### Passage:
§ §

The following table explains these options.

Option Description
--cap-add=NET_ADMIN Manage ENF tunnel network interface
--device /dev/net/tun:/dev/net/tun Create a ENF tunnel network interface
--sysctl net.ipv6.conf.all.disable_ipv6=0 Enable IPv6 on network interfaces in the container
--sysctl net.ipv6.conf.default.disable_ipv6=0 Enable IPv6 on network interfaces in the container
--volume <path_to_credentials>:/data/enf0:ro Mount the ENF access credentials into the container

Additional Details

Remember to configure the ENF firewall to allow devices to communicate with this service.

For details on a specific service, see the README in its directory.

Troubleshooting

Repeated TLS Connection Attempts

Repeated TLS connection attempts are usually caused by an incorrect certificate or key.

<7>Loaded server TLS certificate /etc/enftun/enf.cacert.pem
<7>Loaded client TLS certificate /data/enf0/enf0.crt.pem
<7>Loaded client TLS private key /data/enf0/enf0.key.pem
<7>Validated client TLS cert and private key
<7>TCP: connecting to [23.147.128.112]:443
<6>TCP: Connected to [23.147.128.112]:443
<6>Completed TLS handshake
<6>Opened tun device enf0
<6>Started.
<6>Stopped.
<3>Failed to shutdown TLS connection0:(null):(null):(null)

§ §

### Given information:
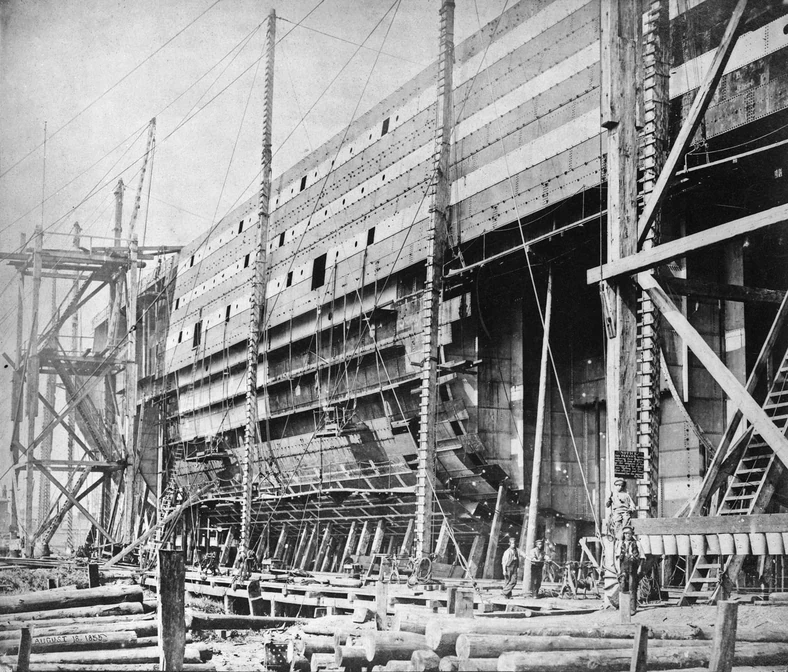 SS Great Eastern w trakcie budowy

§ §

### Problem to work on:
Continue the troubleshooting text on the ENF tunnel container from where it stops.

### Reply to the task:
<7>Loaded server TLS certificate /etc/enftun/enf.cacert.pem
<7>Loaded client TLS certificate /data/enf0/enf0.crt.pem
<7>Loaded client TLS private key /data/enf0/enf0.key.pem
<7>Validated client TLS cert and private key
<7>TCP: connecting to [23.147.128.112]:443
<6>TCP: Connected to [23.147.128.112]:443
<6>Completed TLS handshake
<6>Opened tun device enf0
<6>Started.
<6>Stopped.

Run

openssl x509 -in=enf0.crt.pem -noout -text

to verify that the CN= fields contain the intended IPv6 address.

Certificate:
<snip>
    Signature Algorithm: ecdsa-with-SHA256
        Issuer: CN=2607:8f80::deb:1
        Validity
            Not Before: Apr 23 21:21:02 2020 GMT
            Not After : Apr 23 21:21:02 2021 GMT
        Subject: CN=2607:8f80::deb:1
<snip>

If the IPv6 address is incorrect, recreate the certicate using the enfcli.

License

Copyright 2019–2020 Xaptum, Inc.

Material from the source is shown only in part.